» **Dataset excerpt**
┄┄┄┄┄┄┄┄┄┄┄┄┄┄┄┄┄┄┄┄

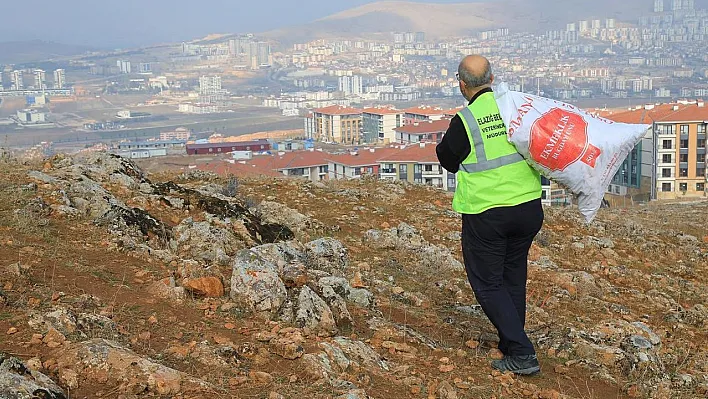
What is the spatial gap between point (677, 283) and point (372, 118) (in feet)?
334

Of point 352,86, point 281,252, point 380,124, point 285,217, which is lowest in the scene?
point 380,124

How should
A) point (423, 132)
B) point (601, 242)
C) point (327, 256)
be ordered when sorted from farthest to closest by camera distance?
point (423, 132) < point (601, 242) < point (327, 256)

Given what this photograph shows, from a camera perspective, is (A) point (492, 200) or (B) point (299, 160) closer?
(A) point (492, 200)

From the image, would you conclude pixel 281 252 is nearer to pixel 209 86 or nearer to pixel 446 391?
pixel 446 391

┄┄┄┄┄┄┄┄┄┄┄┄┄┄┄┄┄┄┄┄

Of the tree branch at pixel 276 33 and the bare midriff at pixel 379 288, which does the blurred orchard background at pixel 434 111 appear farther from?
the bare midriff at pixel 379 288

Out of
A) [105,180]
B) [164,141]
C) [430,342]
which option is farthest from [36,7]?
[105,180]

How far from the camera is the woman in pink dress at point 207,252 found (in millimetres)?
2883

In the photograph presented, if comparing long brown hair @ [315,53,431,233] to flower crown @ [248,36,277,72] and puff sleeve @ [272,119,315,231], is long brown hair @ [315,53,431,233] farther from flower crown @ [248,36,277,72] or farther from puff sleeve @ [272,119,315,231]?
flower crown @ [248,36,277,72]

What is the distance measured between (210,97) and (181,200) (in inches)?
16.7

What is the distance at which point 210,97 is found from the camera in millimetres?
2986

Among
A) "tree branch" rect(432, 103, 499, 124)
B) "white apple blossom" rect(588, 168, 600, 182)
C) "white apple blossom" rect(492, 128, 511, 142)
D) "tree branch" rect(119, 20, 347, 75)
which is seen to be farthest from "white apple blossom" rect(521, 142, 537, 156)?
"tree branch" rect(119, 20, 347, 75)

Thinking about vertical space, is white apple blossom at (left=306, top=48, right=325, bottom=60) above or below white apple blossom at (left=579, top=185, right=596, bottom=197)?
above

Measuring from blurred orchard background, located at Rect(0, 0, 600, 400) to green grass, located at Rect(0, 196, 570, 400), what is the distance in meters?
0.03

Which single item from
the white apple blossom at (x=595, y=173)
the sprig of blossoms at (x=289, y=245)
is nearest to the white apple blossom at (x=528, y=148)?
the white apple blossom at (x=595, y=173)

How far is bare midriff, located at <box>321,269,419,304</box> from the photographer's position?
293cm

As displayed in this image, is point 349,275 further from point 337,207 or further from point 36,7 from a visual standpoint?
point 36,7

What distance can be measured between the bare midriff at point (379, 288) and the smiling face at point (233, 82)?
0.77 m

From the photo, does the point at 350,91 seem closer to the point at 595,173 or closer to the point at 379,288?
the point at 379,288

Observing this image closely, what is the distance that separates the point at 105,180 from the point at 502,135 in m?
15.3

┄┄┄┄┄┄┄┄┄┄┄┄┄┄┄┄┄┄┄┄

» **Challenge**
Display each line from the items above that contains the word "flower". Matching is case-sensitive.

» **Result for this task**
In the photograph presented, if comparing long brown hair @ [315,53,431,233] to flower crown @ [248,36,277,72] and puff sleeve @ [272,119,315,231], is long brown hair @ [315,53,431,233] farther from flower crown @ [248,36,277,72] or farther from puff sleeve @ [272,119,315,231]?
flower crown @ [248,36,277,72]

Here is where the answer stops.